PROBLEM TO SOLVE
Count how many lines of the material below contain the word "millimetres". Reply with the number alone.

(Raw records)

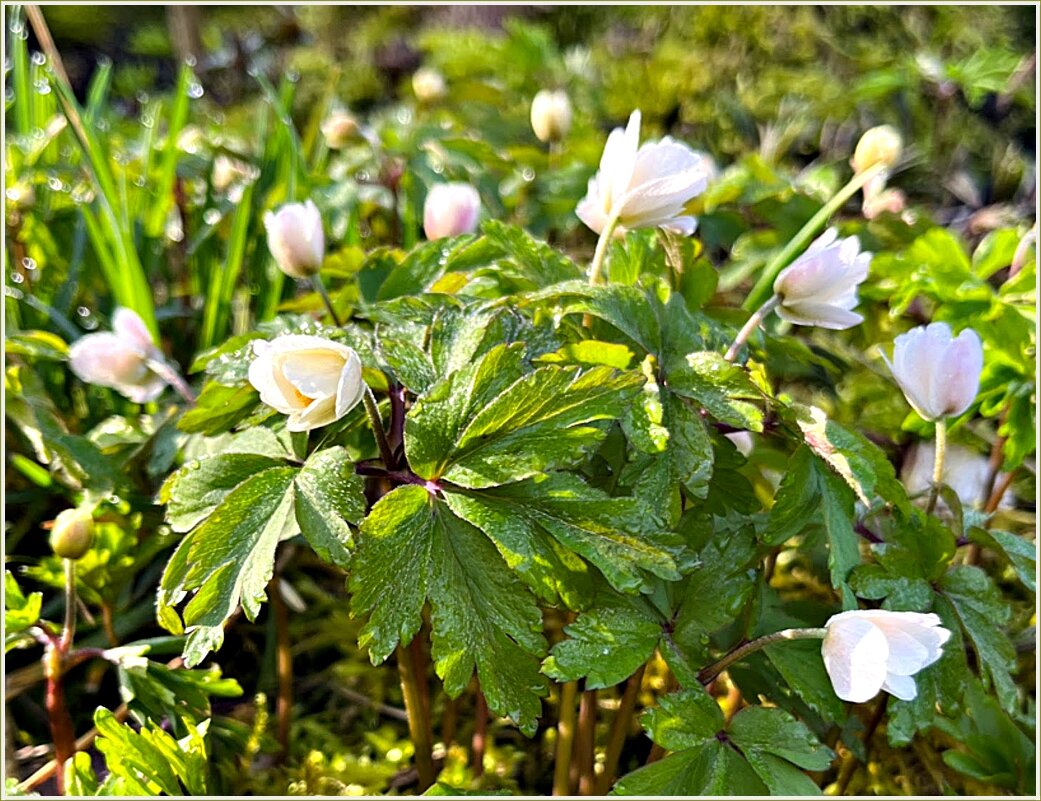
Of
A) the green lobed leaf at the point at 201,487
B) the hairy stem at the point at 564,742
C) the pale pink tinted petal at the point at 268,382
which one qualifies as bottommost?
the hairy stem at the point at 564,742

--

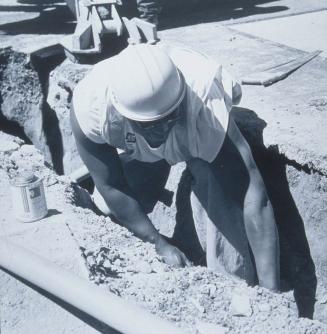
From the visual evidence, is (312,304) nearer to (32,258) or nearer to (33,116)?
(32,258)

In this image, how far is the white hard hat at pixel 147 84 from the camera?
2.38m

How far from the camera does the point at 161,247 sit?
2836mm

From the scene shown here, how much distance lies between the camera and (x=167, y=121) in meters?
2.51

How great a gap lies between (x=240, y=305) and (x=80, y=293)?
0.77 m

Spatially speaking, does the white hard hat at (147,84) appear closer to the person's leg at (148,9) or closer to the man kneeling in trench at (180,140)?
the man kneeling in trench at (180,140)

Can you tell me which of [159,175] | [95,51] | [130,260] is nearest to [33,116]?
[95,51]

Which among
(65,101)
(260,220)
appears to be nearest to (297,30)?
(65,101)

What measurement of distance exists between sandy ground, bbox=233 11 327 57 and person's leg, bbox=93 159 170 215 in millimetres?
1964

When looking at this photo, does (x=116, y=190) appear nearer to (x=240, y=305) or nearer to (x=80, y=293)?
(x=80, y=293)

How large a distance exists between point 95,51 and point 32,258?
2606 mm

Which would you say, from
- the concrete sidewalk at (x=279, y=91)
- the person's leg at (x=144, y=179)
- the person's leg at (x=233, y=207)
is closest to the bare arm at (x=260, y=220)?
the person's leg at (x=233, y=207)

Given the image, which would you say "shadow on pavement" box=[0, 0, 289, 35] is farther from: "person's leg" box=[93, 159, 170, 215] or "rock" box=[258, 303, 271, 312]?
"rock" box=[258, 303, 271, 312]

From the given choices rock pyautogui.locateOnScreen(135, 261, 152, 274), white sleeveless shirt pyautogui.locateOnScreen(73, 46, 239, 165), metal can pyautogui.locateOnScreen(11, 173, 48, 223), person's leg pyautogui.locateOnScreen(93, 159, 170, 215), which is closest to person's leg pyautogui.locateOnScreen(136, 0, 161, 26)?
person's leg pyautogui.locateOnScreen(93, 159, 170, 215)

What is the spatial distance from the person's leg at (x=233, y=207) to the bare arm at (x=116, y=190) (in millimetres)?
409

---

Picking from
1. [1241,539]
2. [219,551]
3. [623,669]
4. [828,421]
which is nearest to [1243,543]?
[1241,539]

SOLUTION
2